* [Requirement 1] In the ferritin study excerpt below, write out everything from "Our primary outcome" down to "comparisons were significant.", word for word.
* [Requirement 2] Using the ferritin study excerpt below, decide whether each statement agrees with it, answering yes or no and quoting the words that settle it: (a) Healthy controls needed a serum ferritin recorded between 1/2013 and 12/2023. (b) For patients who required intravenous iron, the serum ferritin taken after the infusion was used. (c) Fisher's Exact Test was used to find which pairwise comparisons were significant.
* [Requirement 3] Translate this sentence from the ferritin study excerpt below into Spanish: "Our primary outcome of interest was to compare serum ferritin between EO-CRC and HC cohorts."

To supplement the analysis, we identified a cohort of age-matched HCs meeting similar inclusion and exclusion criteria. HCs were included if they had an available serum ferritin between the same time interval (1/2013-12/2023). Patients were excluded if they had a known diagnosis of inflammatory bowel disease (to minimize confounders of bleeding and inflammation) or CRC. CRC patients were identified by the ICD-10-CM codes above and inflammatory bowel disease patients were identified by ICD 10 codes for ulcerative colitis (K50) and Crohn’s disease (K51).
Patient demographics, including age and sex, and pertinent laboratory variables including serum ferritin, hemoglobin, and mean corpuscular volume were ascertained. For the EO-CRC cohort, the closest available serum ferritin level obtained before diagnosis was selected if multiple levels were available. Furthermore, if a patient required intravenous iron, the serum ferritin value before the infusion was used. Cancer-specific variables including date of diagnosis, American Joint Committee on Cancer (AJCC) staging, and months from diagnosis to serum ferritin check were also obtained.
For the HC cohort we conducted a comprehensive search of our patient database to identify individuals with serum ferritin levels falling within four predefined ranges: ≤ 20.0 ng/mL, 20.1-45.0 ng/mL, 45.1-100.0 ng/mL, and > 100.0 ng/mL. Given the large sample size and the possibility of patients having multiple serum ferritin levels over time, it is acknowledged that some individuals may have been counted in more than one category. Our aim was to include a comprehensive HC group that represented a diverse sample of the population. Therefore, all patients meeting the inclusion criteria within the specified ranges were included in our analysis. This approach ensured the inclusivity and representativeness of our HC cohort.
Our primary outcome of interest was to compare serum ferritin between EO-CRC and HC cohorts. To conduct this, we defined four distinct serum ferritin groups: ≤ 20.0 ng/mL, 20.1-45.0 ng/mL, 45.1-100.0 ng/mL, and > 100.0 ng/mL. These groups were further stratified by age and sex to minimize bias. Fisher’s Exact Test was used in an omnibus analysis to determine the overall significance of the model by testing proportion comparisons of the aforementioned serum ferritin categories between EO-CRC and HCs. A post-hoc two-sample Z-test of proportions was then utilized to examine which of the pairwise comparisons were significant.

[Dataset entries]
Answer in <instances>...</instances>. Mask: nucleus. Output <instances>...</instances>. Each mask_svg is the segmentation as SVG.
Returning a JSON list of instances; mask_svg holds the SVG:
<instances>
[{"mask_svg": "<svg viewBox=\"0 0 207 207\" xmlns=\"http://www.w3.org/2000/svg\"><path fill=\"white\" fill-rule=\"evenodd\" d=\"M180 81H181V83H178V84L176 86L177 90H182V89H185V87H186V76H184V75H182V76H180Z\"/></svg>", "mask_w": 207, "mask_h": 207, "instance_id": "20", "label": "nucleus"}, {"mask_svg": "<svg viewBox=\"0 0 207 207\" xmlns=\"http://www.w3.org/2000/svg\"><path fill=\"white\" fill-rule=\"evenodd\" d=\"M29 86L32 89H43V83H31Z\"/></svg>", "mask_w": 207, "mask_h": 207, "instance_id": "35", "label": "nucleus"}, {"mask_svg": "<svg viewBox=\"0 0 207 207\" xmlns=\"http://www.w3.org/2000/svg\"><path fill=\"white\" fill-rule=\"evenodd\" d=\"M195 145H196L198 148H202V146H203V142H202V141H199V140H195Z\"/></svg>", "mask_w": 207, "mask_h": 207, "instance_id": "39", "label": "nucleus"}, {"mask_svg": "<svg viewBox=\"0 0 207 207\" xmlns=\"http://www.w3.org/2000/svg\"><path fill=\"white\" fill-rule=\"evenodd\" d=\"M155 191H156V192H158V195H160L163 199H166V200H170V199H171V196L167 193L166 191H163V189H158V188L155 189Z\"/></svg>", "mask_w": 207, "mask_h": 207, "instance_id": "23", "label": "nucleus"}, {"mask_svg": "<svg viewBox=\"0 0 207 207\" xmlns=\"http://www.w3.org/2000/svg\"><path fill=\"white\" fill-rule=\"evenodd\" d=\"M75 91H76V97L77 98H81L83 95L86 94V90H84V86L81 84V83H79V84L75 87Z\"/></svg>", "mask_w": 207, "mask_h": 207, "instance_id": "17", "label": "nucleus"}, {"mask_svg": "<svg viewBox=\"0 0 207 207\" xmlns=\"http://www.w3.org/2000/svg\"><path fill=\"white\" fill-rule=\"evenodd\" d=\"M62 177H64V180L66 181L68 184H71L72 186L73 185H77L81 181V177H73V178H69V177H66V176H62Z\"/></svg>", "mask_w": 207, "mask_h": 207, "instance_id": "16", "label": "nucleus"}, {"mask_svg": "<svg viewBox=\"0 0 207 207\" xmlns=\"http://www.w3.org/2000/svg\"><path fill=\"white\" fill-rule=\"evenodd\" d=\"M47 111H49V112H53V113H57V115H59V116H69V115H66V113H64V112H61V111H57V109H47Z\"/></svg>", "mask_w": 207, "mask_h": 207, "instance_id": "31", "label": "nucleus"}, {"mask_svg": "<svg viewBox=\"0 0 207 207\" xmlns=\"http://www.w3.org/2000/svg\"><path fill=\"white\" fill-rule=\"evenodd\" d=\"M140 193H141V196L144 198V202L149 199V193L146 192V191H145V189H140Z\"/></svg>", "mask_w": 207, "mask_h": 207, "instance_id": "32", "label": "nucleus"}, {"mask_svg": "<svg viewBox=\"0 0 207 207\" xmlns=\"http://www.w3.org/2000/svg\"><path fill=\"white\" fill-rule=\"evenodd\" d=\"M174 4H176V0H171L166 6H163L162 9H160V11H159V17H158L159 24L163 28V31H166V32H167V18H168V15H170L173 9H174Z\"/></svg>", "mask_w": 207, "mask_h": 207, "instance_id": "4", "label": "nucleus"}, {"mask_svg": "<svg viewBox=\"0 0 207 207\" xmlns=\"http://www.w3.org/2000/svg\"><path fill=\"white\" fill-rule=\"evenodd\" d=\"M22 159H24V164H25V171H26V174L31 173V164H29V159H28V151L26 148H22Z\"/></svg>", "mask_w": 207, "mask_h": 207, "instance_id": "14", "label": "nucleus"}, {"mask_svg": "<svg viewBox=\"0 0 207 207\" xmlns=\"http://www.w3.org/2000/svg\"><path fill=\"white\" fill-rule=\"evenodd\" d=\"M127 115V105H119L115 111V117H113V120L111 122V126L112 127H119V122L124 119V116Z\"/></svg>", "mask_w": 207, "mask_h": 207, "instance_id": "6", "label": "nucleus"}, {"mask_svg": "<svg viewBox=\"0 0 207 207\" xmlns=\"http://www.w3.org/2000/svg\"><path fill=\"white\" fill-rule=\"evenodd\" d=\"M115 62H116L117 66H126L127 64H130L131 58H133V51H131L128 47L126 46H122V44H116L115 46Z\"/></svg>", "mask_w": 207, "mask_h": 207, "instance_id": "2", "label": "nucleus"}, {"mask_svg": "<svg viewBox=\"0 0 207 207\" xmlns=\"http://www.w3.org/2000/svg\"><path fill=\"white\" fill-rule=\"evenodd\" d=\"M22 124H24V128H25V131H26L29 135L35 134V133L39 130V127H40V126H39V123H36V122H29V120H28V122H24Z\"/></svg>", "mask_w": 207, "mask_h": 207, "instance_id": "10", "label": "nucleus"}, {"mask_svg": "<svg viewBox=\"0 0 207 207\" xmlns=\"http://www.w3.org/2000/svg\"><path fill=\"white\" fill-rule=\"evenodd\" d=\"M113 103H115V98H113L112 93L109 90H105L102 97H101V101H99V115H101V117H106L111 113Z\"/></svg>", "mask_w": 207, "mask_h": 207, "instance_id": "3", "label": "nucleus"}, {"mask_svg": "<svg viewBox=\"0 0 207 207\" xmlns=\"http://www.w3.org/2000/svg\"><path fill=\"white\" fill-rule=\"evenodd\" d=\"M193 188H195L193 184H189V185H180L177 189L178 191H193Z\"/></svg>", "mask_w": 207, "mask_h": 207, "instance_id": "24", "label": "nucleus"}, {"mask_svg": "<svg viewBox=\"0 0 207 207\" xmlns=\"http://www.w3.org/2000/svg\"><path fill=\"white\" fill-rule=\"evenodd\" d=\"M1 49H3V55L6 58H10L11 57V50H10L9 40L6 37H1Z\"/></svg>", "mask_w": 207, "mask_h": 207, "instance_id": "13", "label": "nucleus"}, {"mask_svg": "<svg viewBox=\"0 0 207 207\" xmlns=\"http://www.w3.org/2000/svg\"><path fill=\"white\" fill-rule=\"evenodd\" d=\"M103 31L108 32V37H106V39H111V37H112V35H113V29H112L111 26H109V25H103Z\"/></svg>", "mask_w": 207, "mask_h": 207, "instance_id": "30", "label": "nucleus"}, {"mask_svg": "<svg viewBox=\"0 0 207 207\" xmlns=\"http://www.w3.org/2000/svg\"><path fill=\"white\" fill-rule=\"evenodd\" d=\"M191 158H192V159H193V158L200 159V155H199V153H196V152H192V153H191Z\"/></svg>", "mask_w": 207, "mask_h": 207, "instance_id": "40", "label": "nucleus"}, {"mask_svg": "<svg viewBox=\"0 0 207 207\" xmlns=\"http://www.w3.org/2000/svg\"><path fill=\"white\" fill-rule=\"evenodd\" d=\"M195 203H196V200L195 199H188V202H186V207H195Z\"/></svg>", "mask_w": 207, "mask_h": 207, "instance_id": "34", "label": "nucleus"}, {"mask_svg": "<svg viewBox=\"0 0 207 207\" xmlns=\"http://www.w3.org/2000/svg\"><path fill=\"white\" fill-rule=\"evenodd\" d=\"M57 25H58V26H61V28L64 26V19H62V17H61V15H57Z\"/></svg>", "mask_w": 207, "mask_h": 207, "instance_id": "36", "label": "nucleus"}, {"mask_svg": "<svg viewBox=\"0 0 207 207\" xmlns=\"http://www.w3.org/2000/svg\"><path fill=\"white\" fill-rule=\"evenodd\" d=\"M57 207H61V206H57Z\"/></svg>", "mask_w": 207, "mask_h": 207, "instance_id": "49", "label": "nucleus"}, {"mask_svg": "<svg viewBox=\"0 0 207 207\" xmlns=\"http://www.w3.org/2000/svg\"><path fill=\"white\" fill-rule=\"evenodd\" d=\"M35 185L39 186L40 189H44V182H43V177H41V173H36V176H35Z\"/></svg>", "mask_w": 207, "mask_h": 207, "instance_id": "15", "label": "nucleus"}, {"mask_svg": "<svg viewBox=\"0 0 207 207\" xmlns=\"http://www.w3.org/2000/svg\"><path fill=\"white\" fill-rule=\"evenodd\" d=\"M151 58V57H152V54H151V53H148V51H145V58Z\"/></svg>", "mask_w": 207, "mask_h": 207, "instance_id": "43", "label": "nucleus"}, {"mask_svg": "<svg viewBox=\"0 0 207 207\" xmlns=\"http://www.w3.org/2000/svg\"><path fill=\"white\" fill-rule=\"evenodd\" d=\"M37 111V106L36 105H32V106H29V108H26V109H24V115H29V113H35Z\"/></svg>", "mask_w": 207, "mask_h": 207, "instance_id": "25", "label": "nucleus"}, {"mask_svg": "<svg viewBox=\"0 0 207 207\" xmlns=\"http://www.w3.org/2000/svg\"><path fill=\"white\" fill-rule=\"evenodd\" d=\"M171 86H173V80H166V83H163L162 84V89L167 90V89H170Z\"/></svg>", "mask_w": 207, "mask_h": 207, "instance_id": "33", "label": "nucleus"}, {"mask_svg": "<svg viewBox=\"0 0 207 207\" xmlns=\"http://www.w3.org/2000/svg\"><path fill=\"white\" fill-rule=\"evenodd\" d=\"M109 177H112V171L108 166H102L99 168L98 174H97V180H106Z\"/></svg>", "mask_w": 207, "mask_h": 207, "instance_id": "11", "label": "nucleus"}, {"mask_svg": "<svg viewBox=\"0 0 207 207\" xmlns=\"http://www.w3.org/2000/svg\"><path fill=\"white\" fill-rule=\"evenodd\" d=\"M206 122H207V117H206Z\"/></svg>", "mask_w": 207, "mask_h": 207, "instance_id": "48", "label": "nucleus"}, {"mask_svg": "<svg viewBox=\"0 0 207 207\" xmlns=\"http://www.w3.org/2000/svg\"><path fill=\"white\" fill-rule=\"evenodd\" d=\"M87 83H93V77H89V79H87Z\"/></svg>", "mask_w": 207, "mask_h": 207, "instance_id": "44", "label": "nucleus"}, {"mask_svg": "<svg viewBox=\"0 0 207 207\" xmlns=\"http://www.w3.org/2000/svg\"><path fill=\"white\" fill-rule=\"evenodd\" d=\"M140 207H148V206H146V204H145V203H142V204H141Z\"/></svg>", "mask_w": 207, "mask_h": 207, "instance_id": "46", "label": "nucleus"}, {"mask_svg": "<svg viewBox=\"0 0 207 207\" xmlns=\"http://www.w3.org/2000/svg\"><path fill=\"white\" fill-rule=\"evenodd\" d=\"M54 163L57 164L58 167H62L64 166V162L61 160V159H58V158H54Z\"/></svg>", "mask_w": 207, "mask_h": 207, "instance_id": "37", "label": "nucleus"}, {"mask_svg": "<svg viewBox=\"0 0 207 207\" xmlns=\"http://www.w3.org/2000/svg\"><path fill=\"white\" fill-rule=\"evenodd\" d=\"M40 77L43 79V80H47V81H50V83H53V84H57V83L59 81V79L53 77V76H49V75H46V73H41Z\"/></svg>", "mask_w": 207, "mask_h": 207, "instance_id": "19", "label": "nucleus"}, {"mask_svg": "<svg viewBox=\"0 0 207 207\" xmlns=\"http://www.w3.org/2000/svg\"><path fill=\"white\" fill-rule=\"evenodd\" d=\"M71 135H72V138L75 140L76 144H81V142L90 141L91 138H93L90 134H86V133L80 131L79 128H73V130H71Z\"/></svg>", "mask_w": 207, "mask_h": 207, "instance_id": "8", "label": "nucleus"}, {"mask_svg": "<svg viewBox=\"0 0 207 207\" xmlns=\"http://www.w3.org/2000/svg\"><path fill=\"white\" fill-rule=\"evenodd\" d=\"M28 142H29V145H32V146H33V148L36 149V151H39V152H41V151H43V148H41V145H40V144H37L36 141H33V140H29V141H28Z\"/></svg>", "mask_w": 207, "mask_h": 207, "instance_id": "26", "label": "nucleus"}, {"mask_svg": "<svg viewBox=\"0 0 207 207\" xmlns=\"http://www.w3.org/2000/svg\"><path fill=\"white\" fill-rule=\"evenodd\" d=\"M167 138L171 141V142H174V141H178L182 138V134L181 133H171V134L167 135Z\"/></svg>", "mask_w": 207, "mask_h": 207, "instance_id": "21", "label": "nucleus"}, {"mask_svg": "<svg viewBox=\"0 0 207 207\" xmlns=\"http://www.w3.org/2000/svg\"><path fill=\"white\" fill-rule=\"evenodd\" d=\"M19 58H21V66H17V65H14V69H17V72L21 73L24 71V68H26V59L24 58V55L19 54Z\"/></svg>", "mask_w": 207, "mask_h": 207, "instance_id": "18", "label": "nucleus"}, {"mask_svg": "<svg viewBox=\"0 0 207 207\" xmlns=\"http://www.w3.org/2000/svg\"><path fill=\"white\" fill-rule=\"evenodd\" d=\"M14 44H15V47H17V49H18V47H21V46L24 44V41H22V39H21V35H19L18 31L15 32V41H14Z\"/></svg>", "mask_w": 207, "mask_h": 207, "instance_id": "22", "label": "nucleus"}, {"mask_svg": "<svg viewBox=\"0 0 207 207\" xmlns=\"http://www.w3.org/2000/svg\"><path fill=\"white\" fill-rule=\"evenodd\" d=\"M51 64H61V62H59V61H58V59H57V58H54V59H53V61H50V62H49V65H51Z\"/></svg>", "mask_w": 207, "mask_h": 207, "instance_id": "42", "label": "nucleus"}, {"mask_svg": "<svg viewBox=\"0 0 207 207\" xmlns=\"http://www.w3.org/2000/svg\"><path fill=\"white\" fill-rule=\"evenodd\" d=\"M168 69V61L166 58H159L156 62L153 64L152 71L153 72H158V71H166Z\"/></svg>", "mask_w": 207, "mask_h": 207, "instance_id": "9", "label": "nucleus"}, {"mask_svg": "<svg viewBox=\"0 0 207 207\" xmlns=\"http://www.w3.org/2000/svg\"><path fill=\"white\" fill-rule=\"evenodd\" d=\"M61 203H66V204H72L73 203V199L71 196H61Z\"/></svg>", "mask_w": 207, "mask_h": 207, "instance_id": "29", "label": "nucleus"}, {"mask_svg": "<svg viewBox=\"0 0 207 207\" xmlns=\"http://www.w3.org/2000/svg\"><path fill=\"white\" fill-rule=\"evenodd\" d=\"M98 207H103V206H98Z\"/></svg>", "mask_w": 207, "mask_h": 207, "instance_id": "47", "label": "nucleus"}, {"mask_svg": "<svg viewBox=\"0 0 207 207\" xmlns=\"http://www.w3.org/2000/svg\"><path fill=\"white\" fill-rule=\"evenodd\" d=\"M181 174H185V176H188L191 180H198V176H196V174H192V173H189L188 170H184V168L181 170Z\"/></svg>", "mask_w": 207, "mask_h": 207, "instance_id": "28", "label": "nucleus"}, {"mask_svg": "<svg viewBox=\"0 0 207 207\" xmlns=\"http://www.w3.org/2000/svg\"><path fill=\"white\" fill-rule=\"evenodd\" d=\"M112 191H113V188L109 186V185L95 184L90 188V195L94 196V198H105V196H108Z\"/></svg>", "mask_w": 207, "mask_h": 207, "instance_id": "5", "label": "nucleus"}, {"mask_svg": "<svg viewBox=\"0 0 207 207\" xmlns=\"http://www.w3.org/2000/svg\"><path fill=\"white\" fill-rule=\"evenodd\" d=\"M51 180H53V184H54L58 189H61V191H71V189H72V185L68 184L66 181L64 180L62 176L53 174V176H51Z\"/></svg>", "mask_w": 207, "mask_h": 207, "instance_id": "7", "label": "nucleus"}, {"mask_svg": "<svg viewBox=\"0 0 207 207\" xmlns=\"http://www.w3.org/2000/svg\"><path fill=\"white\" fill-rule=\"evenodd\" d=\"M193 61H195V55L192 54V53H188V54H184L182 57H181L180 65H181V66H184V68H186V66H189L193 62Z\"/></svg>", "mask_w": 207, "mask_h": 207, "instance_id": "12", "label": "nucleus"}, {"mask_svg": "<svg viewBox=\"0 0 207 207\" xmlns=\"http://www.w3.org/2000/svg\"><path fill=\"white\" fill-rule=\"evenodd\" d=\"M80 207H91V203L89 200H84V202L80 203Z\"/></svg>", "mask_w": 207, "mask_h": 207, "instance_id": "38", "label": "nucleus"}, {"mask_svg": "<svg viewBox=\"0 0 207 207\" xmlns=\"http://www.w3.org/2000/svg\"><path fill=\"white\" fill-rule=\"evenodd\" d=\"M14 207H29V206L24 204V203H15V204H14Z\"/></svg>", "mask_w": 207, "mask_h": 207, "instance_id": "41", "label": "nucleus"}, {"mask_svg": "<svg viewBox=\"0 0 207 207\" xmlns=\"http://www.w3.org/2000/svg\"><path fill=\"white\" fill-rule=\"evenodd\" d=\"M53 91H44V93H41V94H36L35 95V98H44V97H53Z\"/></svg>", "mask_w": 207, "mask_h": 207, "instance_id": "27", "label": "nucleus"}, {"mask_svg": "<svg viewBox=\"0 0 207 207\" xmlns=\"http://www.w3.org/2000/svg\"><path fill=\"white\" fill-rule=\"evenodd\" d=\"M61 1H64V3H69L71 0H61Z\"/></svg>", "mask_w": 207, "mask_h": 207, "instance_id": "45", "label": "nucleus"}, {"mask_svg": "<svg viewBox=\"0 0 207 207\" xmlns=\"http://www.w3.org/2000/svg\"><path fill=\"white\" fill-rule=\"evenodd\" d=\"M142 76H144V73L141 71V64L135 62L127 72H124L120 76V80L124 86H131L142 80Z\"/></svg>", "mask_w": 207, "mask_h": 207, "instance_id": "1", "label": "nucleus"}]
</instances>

* [Exercise result 1]
Our primary outcome of interest was to compare serum ferritin between EO-CRC and HC cohorts. To conduct this, we defined four distinct serum ferritin groups: ≤ 20.0 ng/mL, 20.1-45.0 ng/mL, 45.1-100.0 ng/mL, and > 100.0 ng/mL. These groups were further stratified by age and sex to minimize bias. Fisher’s Exact Test was used in an omnibus analysis to determine the overall significance of the model by testing proportion comparisons of the aforementioned serum ferritin categories between EO-CRC and HCs. A post-hoc two-sample Z-test of proportions was then utilized to examine which of the pairwise comparisons were significant.

* [Exercise result 2]
(a) Yes: "HCs were included if they had an available serum ferritin between the same time interval (1/2013-12/2023)."
(b) No: "if a patient required intravenous iron, the serum ferritin value before the infusion was used."
(c) No: "A post-hoc two-sample Z-test of proportions was then utilized to examine which of the pairwise comparisons were significant."

* [Exercise result 3] Nuestro resultado principal de interés fue comparar la ferritina sérica entre las cohortes EO-CRC y HC.